--- Extracted records ---
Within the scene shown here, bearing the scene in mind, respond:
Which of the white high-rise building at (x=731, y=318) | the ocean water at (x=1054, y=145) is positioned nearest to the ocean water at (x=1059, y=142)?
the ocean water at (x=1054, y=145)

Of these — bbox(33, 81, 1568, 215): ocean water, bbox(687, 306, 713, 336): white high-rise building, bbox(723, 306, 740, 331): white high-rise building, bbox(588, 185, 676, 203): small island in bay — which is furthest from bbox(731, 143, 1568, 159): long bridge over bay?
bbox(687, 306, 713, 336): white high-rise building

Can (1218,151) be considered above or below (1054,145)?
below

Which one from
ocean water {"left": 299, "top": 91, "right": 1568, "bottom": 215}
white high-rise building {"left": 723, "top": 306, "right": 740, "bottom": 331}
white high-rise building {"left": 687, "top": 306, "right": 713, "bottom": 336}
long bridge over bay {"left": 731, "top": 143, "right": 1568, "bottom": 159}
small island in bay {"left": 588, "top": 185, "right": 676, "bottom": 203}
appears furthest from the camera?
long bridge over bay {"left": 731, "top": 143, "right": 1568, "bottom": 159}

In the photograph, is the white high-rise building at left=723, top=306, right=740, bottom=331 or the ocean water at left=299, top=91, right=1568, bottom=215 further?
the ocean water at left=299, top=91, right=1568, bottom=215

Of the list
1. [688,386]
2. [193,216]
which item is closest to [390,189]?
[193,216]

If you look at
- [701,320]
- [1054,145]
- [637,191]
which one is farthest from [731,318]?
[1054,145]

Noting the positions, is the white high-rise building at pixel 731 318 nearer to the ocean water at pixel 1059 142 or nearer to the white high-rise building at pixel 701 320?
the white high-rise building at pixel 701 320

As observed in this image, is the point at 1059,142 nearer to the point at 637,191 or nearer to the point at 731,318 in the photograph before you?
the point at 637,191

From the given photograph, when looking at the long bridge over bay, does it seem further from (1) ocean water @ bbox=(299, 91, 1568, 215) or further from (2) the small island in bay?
---
▶ What you should do
Reproduce the data above, swapping each occurrence of "small island in bay" for "rocky islet in bay" and leaving all other text unchanged.

▶ Exercise answer
Within the scene shown here, bearing the scene in mind, respond:
Which of the white high-rise building at (x=731, y=318) | the ocean water at (x=1054, y=145) is positioned nearest to the ocean water at (x=1059, y=142)?
the ocean water at (x=1054, y=145)

Of these — bbox(33, 81, 1568, 215): ocean water, bbox(687, 306, 713, 336): white high-rise building, bbox(723, 306, 740, 331): white high-rise building, bbox(588, 185, 676, 203): rocky islet in bay — which is furthest from bbox(731, 143, 1568, 159): long bridge over bay?
bbox(687, 306, 713, 336): white high-rise building

Can (1218,151) be considered above or below (1054,145)?
below

Which one from
ocean water {"left": 299, "top": 91, "right": 1568, "bottom": 215}
white high-rise building {"left": 723, "top": 306, "right": 740, "bottom": 331}
white high-rise building {"left": 687, "top": 306, "right": 713, "bottom": 336}
long bridge over bay {"left": 731, "top": 143, "right": 1568, "bottom": 159}
rocky islet in bay {"left": 588, "top": 185, "right": 676, "bottom": 203}
appears furthest from the camera?
long bridge over bay {"left": 731, "top": 143, "right": 1568, "bottom": 159}

In the photograph, is the white high-rise building at left=723, top=306, right=740, bottom=331 or the ocean water at left=299, top=91, right=1568, bottom=215 further?
the ocean water at left=299, top=91, right=1568, bottom=215

Of the list
1. [688,386]
2. [193,216]
which item is closest to [390,189]?
[193,216]

If you look at
- [701,320]
- [1054,145]
- [637,191]
which one is farthest from [731,318]?
[1054,145]

Noting the positions, is the white high-rise building at pixel 731 318 nearer to the ocean water at pixel 1059 142 or nearer to the white high-rise building at pixel 701 320?
the white high-rise building at pixel 701 320

As observed in this image, is the point at 1059,142 nearer to the point at 637,191 or nearer to the point at 731,318 in the photograph before you?
the point at 637,191

From the given photograph, when looking at the long bridge over bay, does it seem further from (1) ocean water @ bbox=(299, 91, 1568, 215) or further from (2) the rocky islet in bay?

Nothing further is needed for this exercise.